EXERCISE MATERIALS
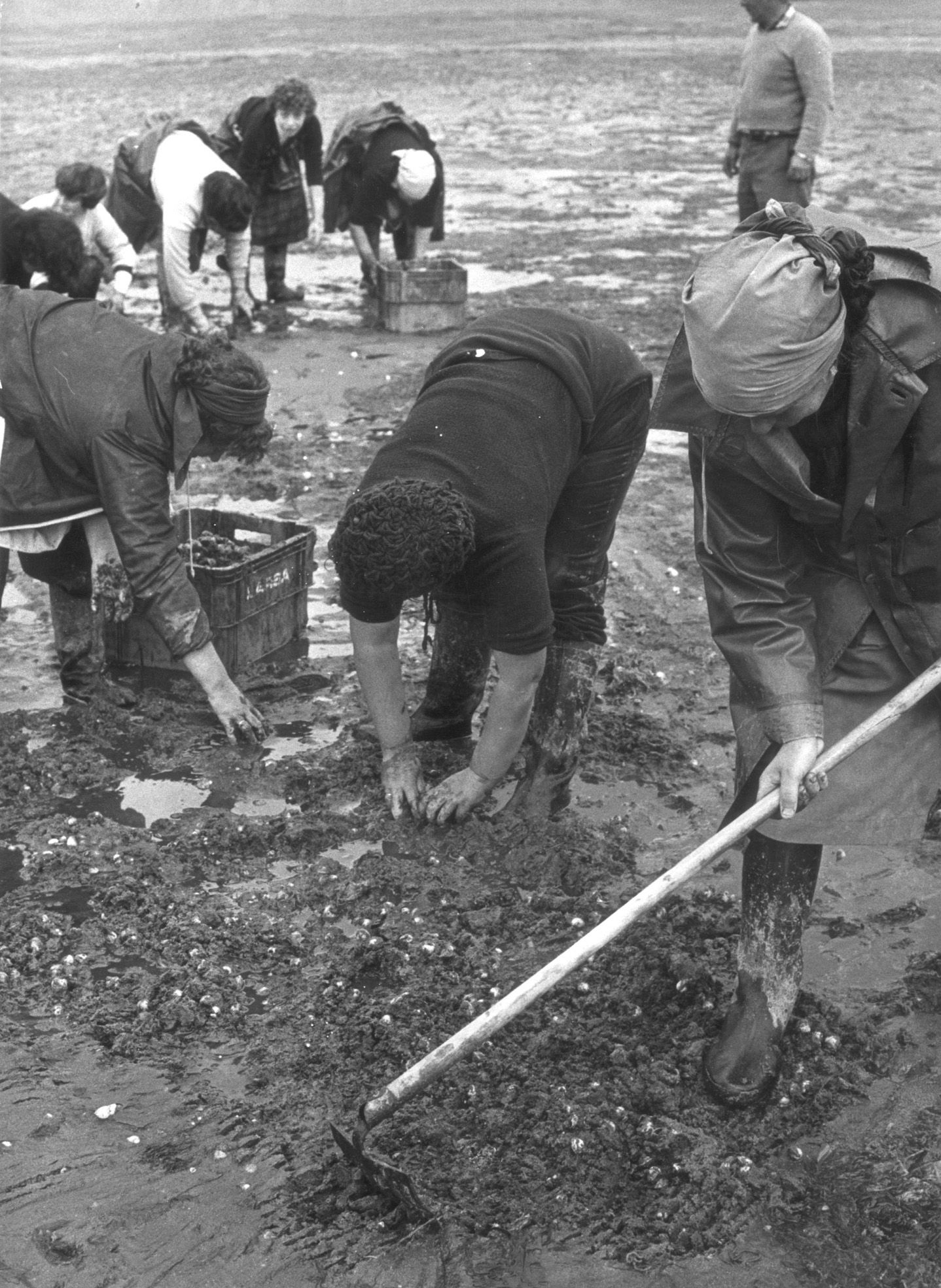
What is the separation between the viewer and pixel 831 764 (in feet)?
9.63

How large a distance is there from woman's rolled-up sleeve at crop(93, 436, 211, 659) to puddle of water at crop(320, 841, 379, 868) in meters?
0.75

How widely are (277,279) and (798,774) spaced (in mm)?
7835

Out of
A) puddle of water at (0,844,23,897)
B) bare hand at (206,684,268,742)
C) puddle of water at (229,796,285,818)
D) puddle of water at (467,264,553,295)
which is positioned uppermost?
puddle of water at (467,264,553,295)

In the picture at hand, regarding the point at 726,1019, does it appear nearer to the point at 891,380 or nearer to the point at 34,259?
the point at 891,380

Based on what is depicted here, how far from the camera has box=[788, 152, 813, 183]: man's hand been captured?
8.80m

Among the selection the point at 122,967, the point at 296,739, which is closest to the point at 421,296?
the point at 296,739

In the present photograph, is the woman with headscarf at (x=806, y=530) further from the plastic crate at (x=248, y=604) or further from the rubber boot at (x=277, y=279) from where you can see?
the rubber boot at (x=277, y=279)

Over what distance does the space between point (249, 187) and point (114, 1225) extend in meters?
7.69

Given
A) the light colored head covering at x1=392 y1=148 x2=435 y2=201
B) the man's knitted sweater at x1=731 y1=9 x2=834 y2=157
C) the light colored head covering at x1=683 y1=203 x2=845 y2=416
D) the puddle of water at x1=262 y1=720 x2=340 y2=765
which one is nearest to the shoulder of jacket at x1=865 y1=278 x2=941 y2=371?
the light colored head covering at x1=683 y1=203 x2=845 y2=416

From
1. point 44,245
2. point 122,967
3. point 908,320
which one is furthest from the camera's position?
point 44,245

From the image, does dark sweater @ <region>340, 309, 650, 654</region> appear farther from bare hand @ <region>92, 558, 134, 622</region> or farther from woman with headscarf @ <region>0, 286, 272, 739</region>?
bare hand @ <region>92, 558, 134, 622</region>

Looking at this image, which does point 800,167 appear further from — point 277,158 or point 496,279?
point 277,158

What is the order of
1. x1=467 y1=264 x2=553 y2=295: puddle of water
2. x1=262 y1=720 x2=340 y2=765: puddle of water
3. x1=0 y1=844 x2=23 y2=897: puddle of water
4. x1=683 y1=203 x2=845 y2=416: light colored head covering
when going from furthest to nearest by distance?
x1=467 y1=264 x2=553 y2=295: puddle of water < x1=262 y1=720 x2=340 y2=765: puddle of water < x1=0 y1=844 x2=23 y2=897: puddle of water < x1=683 y1=203 x2=845 y2=416: light colored head covering

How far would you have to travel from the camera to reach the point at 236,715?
4.55 meters
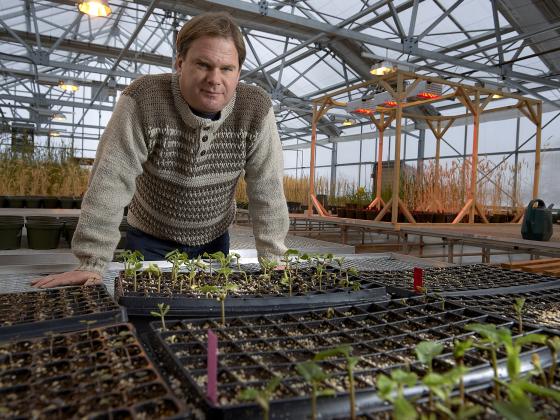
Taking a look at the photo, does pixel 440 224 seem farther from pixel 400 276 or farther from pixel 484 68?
pixel 484 68

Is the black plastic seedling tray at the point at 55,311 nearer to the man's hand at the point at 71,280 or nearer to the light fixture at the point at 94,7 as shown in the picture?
the man's hand at the point at 71,280

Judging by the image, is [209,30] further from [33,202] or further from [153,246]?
[33,202]

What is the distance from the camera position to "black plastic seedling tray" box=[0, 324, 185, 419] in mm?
514

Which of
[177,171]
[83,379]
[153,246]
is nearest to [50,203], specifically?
[153,246]

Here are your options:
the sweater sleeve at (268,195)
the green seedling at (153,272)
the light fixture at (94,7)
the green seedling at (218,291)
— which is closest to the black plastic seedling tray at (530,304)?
the green seedling at (218,291)

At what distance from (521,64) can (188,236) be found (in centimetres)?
874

THE TASK
Turn every line of the records above into one numbered list, with blank lines and pictures left out.

OUTPUT FOR THIS TASK
1. What is the separation between the viewer and pixel 831 764 (in feet)?
2. 9.63
3. How large a distance is there from woman's rolled-up sleeve at crop(93, 436, 211, 659) to puddle of water at crop(320, 841, 379, 868) in meters?
4. 0.75
5. How widely are (277,279) and (798,774) spaced (in mm)?
6. 7835
7. Out of
8. A) puddle of water at (0,844,23,897)
9. B) bare hand at (206,684,268,742)
10. C) puddle of water at (229,796,285,818)
11. D) puddle of water at (467,264,553,295)
12. which is positioned uppermost?
13. puddle of water at (467,264,553,295)
14. In the picture at hand, regarding the point at 726,1019, does it appear nearer to the point at 891,380 or nearer to the point at 34,259?
15. the point at 891,380
16. Based on what is depicted here, how far from the camera has box=[788, 152, 813, 183]: man's hand been captured?
17. 8.80m
18. Among the selection the point at 122,967, the point at 296,739, which is closest to the point at 421,296?
19. the point at 296,739
20. In the present photograph, is the woman with headscarf at (x=806, y=530) further from the plastic crate at (x=248, y=604) or further from the rubber boot at (x=277, y=279) from where you can see?
21. the rubber boot at (x=277, y=279)
22. Over what distance does the space between point (249, 187) and point (114, 1225) extend in meters?
23. 7.69
24. Given
25. A) the light colored head covering at x1=392 y1=148 x2=435 y2=201
26. B) the man's knitted sweater at x1=731 y1=9 x2=834 y2=157
27. C) the light colored head covering at x1=683 y1=203 x2=845 y2=416
28. D) the puddle of water at x1=262 y1=720 x2=340 y2=765
29. which one is nearest to the shoulder of jacket at x1=865 y1=278 x2=941 y2=371?
30. the light colored head covering at x1=683 y1=203 x2=845 y2=416
31. From
32. 1. point 44,245
33. 2. point 122,967
34. 3. point 908,320
35. which one is furthest from the camera's position?
36. point 44,245
37. From the image, does dark sweater @ <region>340, 309, 650, 654</region> appear farther from bare hand @ <region>92, 558, 134, 622</region> or farther from woman with headscarf @ <region>0, 286, 272, 739</region>?
38. bare hand @ <region>92, 558, 134, 622</region>
39. Looking at this image, which does point 800,167 appear further from — point 277,158 or point 496,279?
40. point 277,158
41. What is the order of
42. 1. x1=467 y1=264 x2=553 y2=295: puddle of water
43. 2. x1=262 y1=720 x2=340 y2=765: puddle of water
44. 3. x1=0 y1=844 x2=23 y2=897: puddle of water
45. 4. x1=683 y1=203 x2=845 y2=416: light colored head covering
46. when going from furthest to nearest by distance?
47. x1=467 y1=264 x2=553 y2=295: puddle of water < x1=262 y1=720 x2=340 y2=765: puddle of water < x1=0 y1=844 x2=23 y2=897: puddle of water < x1=683 y1=203 x2=845 y2=416: light colored head covering
48. How far would you have to travel from the camera to reach the point at 236,715?
49. 4.55 meters
50. Taking a look at the photo, does pixel 440 224 seem farther from pixel 400 276 or farther from pixel 484 68?
51. pixel 484 68
52. Is the black plastic seedling tray at the point at 55,311 nearer to the man's hand at the point at 71,280 or nearer to the light fixture at the point at 94,7 as shown in the picture?
53. the man's hand at the point at 71,280
54. Judging by the image, is [209,30] further from [33,202] or further from [153,246]?
55. [33,202]
56. What is the distance from the camera position to "black plastic seedling tray" box=[0, 324, 185, 419] in mm?
57. 514
58. Which of
59. [177,171]
60. [83,379]
61. [153,246]
62. is nearest to [50,203], specifically?
63. [153,246]
64. Here are your options:
65. the sweater sleeve at (268,195)
66. the green seedling at (153,272)
67. the light fixture at (94,7)
68. the green seedling at (218,291)
69. — which is closest to the black plastic seedling tray at (530,304)?
70. the green seedling at (218,291)
71. At what distance from (521,64) can (188,236) be found (in centimetres)?
72. 874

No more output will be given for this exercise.